Exercise requirements ▸ Wherever the string "abstracts" occurs in a line of these records, report that line.

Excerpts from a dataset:

::::

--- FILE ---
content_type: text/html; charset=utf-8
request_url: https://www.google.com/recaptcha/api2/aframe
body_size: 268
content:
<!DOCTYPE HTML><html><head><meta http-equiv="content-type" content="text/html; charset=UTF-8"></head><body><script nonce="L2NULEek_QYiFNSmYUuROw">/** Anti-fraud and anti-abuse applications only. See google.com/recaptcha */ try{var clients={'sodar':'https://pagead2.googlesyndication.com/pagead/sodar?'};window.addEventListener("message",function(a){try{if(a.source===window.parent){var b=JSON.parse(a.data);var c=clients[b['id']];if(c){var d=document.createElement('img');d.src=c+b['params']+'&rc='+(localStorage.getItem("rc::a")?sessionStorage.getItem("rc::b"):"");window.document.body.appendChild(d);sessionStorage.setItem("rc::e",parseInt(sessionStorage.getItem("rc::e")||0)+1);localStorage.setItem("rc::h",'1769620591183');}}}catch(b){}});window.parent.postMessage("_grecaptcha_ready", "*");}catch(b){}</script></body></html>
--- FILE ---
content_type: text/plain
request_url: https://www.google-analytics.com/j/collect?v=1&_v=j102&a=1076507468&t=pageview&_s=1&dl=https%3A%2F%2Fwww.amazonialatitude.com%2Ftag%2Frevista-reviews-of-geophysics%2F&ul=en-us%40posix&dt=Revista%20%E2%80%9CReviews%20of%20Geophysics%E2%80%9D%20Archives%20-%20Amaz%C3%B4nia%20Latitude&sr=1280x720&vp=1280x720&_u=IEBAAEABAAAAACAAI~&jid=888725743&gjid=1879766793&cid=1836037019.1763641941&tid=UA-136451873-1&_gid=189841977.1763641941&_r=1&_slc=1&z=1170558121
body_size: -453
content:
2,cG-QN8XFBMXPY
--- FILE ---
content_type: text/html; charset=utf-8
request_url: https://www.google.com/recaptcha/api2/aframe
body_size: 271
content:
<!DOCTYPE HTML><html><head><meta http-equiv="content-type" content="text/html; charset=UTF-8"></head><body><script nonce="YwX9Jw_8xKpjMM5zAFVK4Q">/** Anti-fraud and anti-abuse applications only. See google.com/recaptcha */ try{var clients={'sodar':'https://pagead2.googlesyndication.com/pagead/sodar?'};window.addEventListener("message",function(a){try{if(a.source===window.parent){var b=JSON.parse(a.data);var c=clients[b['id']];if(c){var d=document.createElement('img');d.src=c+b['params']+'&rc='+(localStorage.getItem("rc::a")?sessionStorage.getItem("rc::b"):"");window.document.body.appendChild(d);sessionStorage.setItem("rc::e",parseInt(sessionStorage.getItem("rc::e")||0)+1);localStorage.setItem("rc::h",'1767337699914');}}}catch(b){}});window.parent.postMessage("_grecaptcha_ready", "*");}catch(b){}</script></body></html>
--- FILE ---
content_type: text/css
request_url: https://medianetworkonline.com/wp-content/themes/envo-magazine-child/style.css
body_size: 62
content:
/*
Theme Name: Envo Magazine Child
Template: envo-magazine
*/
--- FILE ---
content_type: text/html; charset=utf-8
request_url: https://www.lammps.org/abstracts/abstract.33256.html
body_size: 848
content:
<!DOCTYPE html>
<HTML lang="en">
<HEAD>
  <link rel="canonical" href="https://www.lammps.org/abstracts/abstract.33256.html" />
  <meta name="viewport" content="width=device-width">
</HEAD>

::::

Expected answer ▸
request_url: https://www.lammps.org/abstracts/abstract.33256.html
  <link rel="canonical" href="https://www.lammps.org/abstracts/abstract.33256.html" />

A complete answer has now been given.